Caracterizam-na a completa falta do senso das proporções, a quase impossibilidade de distinguir entre forma e matéria, a ênfase obsessiva em detalhes de ocasião, a completa cegueira para as contradições mais patentes.

Um exemplo é a transformação que o relativismo sofreu ao tornar-se moda nos nossos círculos acadêmicos. Ele já não é mais aquela precaução elegante que buscava compensar a unilateralidade das afirmações mediante o reconhecimento da verdade ao menos parcial das suas contrárias. É um ceticismo ou negativismo militante, fanático, agressivo, irracional, que afirma peremptoriamente a inexistência de quaisquer verdades objetivas e tem um acesso de cólera sagrada à menor cogitação de que alguma talvez exista. Não há nada mais ridículo do que um relativista que se apega ao relativismo com fé dogmática e rejeita como tentação demoníaca a possibilidade de que alguma afirmação talvez seja menos relativa que as outras.

O efeito desse hábito sobre a inteligência é devastador. Não existindo verdades objetivas, a linguagem só pode ser compreendida como expressão de estados subjetivos — mas não ocorre jamais aos viciados nesse enfoque a idéia de que também sua apreensão dos estados subjetivos alheios não poderia, nesse caso, ser uma percepção objetiva mas somente a projeção dos seus próprios estados subjetivos. O alardeado “pensamento crítico”, em tais circunstâncias, torna-se apenas um tiroteio cego de imputações projetivas que se ignoram, até o ponto de que o “objeto” em discussão, reduzido a mero pretexto de afirmações da vontade, desaparece completamente de vista. A possibilidade de uma “argumentação” é aí evidentemente nula, e o único fator decisivo que condiciona a vitória ou derrota nas discussões é a maior ou menor capacidade de impressionar mediante uma “performance” psicológica mais exibicionista e mais insana, e por isto mesmo mais de acordo com as expectativas doentias da platéia.

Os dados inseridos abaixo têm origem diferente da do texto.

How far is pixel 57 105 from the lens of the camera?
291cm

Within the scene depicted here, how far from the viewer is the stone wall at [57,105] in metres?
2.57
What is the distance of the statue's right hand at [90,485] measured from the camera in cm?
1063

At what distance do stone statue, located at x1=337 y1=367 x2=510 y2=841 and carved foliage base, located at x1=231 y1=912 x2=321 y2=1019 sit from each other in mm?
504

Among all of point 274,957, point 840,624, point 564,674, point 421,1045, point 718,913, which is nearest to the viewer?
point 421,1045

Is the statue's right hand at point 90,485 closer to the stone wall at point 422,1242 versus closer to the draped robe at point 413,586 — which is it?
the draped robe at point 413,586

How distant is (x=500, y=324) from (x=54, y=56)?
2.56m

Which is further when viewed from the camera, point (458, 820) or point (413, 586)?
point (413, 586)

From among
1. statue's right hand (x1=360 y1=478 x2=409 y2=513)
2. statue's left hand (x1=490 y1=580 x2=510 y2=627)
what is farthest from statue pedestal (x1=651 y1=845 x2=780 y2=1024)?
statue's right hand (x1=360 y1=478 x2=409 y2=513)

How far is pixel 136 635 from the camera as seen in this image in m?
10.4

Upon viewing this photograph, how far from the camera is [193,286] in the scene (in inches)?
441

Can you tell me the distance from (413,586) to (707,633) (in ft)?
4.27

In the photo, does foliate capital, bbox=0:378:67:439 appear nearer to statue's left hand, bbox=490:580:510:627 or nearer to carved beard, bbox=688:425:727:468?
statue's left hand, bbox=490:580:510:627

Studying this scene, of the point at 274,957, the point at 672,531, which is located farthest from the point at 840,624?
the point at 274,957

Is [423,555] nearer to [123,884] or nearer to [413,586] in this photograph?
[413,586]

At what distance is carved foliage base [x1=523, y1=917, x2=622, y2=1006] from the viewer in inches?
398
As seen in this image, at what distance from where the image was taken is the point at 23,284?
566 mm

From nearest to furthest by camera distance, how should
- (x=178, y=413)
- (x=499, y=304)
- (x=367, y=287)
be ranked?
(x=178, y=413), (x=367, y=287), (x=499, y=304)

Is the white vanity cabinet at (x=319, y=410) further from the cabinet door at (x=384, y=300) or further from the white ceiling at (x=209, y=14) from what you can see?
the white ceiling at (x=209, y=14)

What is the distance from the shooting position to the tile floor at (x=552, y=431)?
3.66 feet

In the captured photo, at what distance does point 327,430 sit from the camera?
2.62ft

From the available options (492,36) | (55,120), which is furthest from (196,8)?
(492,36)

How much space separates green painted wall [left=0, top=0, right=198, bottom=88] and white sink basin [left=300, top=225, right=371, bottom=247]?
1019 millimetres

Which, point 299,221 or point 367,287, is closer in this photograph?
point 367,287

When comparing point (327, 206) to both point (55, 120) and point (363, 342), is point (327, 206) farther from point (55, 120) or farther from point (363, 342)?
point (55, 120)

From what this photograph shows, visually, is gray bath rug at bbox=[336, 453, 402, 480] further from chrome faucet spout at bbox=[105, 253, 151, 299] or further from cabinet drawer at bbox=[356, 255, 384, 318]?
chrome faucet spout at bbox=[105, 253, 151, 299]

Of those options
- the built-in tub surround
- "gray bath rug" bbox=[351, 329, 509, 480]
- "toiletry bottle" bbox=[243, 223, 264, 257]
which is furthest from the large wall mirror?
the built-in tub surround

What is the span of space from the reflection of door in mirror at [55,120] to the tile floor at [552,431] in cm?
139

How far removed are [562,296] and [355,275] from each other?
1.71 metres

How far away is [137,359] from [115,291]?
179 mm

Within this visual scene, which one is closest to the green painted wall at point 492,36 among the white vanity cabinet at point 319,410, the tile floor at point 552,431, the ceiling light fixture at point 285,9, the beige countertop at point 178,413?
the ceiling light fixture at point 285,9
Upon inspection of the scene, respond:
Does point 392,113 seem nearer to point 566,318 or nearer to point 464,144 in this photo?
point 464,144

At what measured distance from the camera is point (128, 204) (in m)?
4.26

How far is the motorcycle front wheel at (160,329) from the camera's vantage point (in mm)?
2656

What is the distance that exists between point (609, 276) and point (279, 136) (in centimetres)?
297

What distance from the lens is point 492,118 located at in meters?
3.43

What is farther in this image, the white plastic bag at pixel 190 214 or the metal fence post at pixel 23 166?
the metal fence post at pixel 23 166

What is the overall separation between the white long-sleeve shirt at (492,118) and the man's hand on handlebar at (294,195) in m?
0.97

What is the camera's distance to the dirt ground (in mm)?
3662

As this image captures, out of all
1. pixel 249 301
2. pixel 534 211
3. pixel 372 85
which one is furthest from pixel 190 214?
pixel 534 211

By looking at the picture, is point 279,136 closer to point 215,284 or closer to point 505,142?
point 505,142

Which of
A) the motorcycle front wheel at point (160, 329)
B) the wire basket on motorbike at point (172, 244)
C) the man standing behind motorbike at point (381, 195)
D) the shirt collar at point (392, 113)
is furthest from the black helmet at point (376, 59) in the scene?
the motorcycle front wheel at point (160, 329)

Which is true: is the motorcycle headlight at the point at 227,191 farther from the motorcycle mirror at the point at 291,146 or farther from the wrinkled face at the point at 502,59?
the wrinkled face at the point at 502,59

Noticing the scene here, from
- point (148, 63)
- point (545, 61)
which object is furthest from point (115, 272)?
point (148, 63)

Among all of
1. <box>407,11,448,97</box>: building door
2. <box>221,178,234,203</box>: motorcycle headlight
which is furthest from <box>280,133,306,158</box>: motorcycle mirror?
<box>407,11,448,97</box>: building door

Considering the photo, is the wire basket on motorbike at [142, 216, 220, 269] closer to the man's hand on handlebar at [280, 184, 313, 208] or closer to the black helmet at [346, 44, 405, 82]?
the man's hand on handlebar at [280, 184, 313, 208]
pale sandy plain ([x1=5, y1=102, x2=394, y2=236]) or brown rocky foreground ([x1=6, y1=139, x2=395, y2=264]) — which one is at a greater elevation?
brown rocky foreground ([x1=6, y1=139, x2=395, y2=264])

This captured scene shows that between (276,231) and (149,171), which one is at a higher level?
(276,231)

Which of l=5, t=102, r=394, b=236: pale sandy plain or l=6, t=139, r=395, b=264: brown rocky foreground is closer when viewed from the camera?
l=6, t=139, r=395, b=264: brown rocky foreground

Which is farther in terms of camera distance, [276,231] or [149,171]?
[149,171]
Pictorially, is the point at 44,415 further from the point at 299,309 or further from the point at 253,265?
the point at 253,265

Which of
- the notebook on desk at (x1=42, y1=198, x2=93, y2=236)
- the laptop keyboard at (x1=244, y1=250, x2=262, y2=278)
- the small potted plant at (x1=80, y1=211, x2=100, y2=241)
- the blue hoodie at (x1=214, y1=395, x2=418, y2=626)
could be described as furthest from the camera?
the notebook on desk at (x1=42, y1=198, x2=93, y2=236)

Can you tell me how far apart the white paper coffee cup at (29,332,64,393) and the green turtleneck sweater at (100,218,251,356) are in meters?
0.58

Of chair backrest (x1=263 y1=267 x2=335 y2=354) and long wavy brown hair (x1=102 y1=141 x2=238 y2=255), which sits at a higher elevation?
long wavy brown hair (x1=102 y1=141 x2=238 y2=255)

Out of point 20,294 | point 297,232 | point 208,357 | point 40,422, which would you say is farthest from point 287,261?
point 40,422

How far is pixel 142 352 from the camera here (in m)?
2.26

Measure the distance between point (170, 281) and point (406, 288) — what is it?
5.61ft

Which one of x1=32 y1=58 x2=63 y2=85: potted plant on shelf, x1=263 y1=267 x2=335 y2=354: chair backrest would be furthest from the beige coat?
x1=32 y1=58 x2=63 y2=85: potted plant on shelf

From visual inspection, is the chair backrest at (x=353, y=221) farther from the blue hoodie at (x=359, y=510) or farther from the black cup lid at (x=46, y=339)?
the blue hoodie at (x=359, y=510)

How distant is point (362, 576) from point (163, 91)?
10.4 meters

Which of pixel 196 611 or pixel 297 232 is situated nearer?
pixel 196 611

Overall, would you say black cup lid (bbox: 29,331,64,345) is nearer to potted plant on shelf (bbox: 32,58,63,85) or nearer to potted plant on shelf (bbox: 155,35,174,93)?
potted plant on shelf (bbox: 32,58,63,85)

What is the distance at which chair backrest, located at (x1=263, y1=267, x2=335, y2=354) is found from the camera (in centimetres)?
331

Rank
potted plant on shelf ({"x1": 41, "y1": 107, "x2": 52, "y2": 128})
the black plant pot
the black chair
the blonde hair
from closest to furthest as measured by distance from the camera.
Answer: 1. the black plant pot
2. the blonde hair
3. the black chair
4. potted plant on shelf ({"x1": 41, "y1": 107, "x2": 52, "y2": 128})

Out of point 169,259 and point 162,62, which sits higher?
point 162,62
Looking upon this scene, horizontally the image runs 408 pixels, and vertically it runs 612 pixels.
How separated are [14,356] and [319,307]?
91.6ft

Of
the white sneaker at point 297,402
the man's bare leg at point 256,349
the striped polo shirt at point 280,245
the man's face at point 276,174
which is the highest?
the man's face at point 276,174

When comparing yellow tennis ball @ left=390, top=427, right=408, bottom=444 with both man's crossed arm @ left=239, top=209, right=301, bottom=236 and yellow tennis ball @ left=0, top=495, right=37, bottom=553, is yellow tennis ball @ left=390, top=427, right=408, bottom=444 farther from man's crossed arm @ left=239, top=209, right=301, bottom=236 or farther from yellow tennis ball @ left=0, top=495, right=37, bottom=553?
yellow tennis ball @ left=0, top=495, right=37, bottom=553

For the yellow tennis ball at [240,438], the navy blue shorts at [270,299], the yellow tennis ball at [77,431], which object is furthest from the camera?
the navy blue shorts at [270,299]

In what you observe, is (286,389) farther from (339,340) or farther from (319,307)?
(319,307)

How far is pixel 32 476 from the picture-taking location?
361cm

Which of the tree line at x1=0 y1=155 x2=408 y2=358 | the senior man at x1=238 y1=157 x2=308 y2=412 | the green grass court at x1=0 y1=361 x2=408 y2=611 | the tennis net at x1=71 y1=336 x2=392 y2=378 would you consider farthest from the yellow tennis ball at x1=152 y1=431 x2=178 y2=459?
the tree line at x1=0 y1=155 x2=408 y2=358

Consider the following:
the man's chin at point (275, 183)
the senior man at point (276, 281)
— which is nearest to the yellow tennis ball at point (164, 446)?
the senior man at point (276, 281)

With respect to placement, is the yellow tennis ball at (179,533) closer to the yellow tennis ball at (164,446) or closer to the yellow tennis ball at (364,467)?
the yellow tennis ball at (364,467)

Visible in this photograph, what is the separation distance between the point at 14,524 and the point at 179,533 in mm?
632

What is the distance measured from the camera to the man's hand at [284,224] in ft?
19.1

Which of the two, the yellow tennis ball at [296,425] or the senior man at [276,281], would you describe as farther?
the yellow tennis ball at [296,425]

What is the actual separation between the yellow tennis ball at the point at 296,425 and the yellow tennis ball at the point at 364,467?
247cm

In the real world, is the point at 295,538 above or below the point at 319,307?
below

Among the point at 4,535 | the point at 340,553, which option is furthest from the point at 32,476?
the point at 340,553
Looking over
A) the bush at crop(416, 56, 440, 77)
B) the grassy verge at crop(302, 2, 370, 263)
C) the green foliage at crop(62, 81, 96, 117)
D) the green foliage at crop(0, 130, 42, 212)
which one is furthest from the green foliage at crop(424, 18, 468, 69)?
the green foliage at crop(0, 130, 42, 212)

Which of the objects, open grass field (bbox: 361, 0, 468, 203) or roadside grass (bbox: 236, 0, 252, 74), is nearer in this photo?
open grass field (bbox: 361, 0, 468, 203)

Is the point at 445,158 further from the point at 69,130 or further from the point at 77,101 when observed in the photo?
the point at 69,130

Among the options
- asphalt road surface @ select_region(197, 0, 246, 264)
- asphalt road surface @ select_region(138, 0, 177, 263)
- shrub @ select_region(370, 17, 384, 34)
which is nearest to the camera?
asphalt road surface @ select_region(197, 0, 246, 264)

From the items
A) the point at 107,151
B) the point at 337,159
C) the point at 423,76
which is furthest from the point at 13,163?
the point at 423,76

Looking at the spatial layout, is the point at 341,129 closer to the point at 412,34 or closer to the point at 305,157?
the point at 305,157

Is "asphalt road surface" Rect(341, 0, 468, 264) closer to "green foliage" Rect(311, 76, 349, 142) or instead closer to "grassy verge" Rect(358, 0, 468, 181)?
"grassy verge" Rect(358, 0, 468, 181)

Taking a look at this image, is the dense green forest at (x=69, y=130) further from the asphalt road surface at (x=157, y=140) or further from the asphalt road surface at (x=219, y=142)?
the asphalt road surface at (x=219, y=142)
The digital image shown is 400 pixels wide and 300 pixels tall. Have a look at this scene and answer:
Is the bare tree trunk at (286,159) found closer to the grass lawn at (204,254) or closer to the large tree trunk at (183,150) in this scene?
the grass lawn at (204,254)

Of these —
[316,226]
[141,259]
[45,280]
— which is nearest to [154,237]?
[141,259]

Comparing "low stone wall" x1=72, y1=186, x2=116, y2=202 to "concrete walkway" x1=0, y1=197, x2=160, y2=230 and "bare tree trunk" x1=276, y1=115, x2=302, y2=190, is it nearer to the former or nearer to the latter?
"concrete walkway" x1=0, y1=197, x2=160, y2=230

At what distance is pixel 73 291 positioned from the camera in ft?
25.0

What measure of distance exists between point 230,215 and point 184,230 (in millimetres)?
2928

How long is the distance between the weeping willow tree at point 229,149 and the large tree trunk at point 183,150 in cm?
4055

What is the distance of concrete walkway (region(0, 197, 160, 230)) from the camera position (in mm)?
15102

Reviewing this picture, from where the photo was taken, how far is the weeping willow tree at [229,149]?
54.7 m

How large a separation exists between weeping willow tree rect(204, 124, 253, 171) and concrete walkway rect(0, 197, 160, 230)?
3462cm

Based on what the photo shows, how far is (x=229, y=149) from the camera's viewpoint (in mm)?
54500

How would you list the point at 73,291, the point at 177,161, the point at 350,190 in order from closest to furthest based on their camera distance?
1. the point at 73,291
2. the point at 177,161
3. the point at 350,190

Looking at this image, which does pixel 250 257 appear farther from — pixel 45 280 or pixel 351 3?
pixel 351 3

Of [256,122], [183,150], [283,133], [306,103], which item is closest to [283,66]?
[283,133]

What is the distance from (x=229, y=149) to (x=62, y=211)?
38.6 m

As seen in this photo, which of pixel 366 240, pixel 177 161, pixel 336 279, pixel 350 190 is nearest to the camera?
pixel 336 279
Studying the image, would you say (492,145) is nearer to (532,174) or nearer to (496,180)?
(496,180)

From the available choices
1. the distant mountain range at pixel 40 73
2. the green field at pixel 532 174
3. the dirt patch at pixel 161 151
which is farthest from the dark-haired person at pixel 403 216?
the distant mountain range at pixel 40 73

O ambiente dessas discussões é evidentemente psicótico, e a aquisição desta psicose é hoje considerada não apenas um sinal de cultura, mas um requisito indispensável para o cidadão ser aceito como pessoa normal no ambiente universitário. A formação superior, nessas condições, consiste em passar da ignorância natural à inconsciência militante e desta à onipotência cega que culmina na loucura.